*** ENTRIES SHOWN Section Begins ***

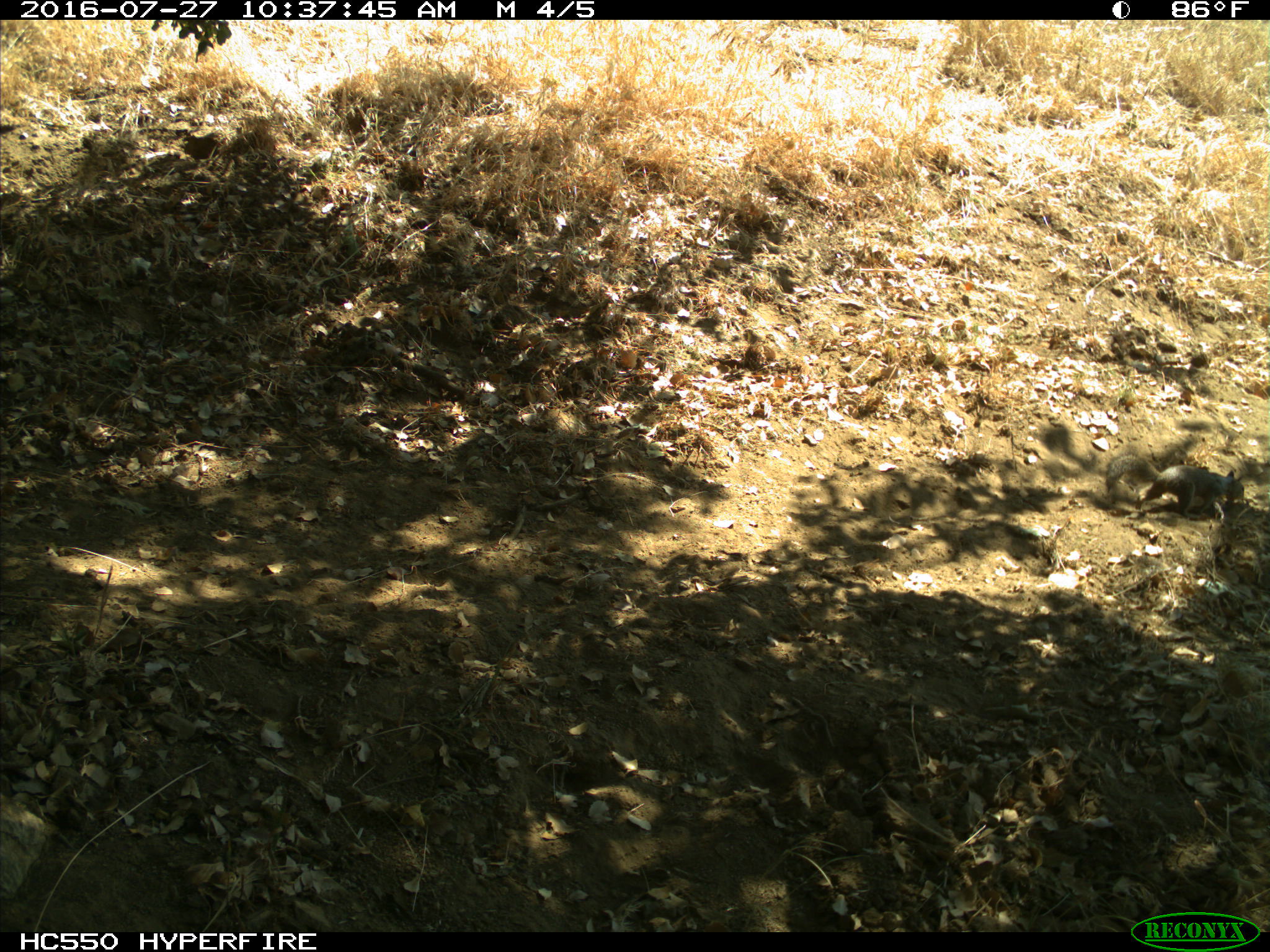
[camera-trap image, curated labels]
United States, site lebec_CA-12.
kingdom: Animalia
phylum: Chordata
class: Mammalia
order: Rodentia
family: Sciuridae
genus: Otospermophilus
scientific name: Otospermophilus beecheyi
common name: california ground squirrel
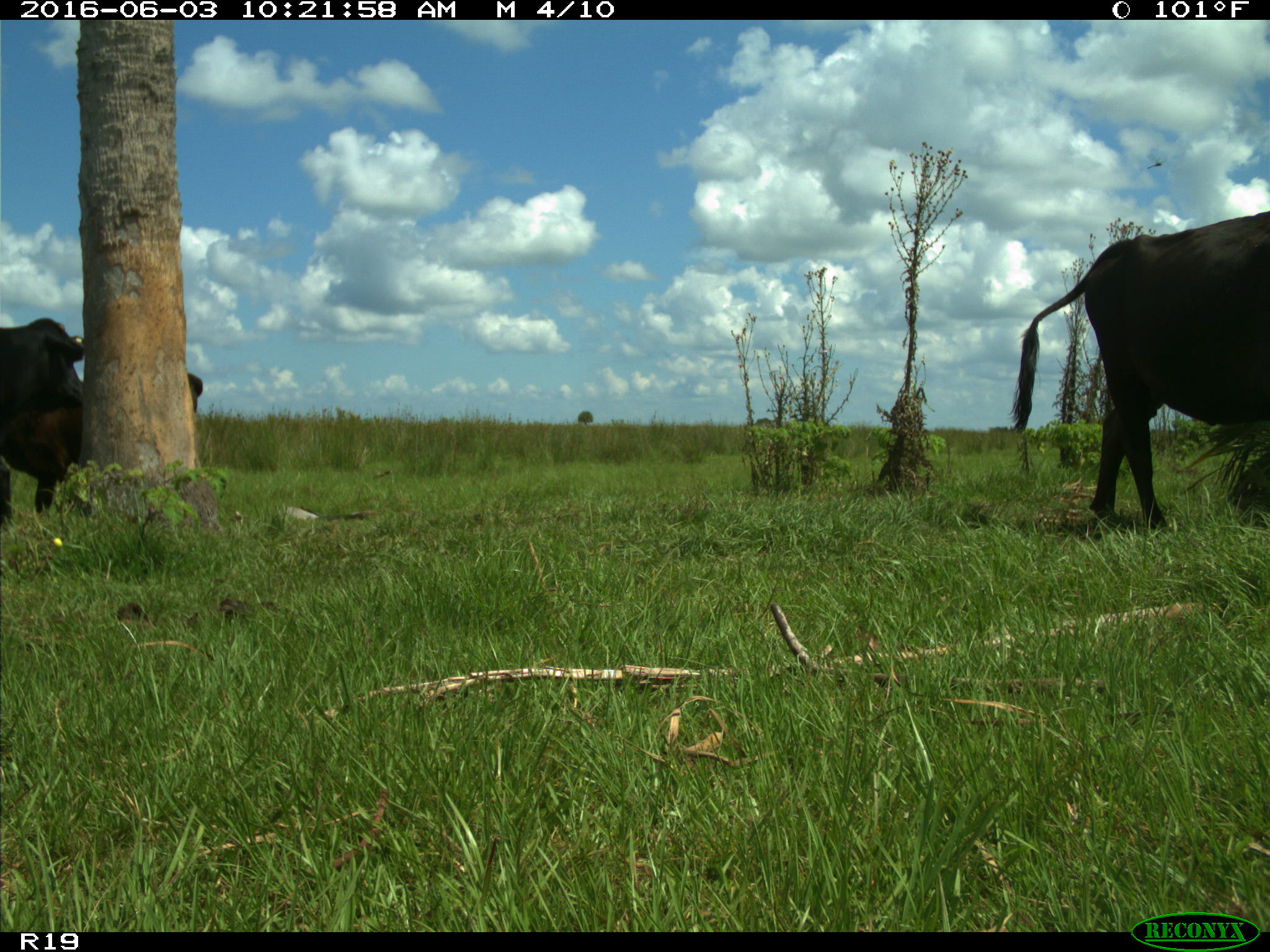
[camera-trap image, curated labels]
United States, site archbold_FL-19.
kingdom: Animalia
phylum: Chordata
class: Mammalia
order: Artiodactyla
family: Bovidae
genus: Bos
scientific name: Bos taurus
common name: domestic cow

*** ENTRIES SHOWN Section Ends ***

EXERCISE DETAILS: Quote, without alteration, the lines running from the line containing "common name: california ground squirrel" to the last line of the entries, and include no pictures.

FINISHED TASK:
common name: california ground squirrel
[camera-trap image, curated labels]
United States, site archbold_FL-19.
kingdom: Animalia
phylum: Chordata
class: Mammalia
order: Artiodactyla
family: Bovidae
genus: Bos
scientific name: Bos taurus
common name: domestic cow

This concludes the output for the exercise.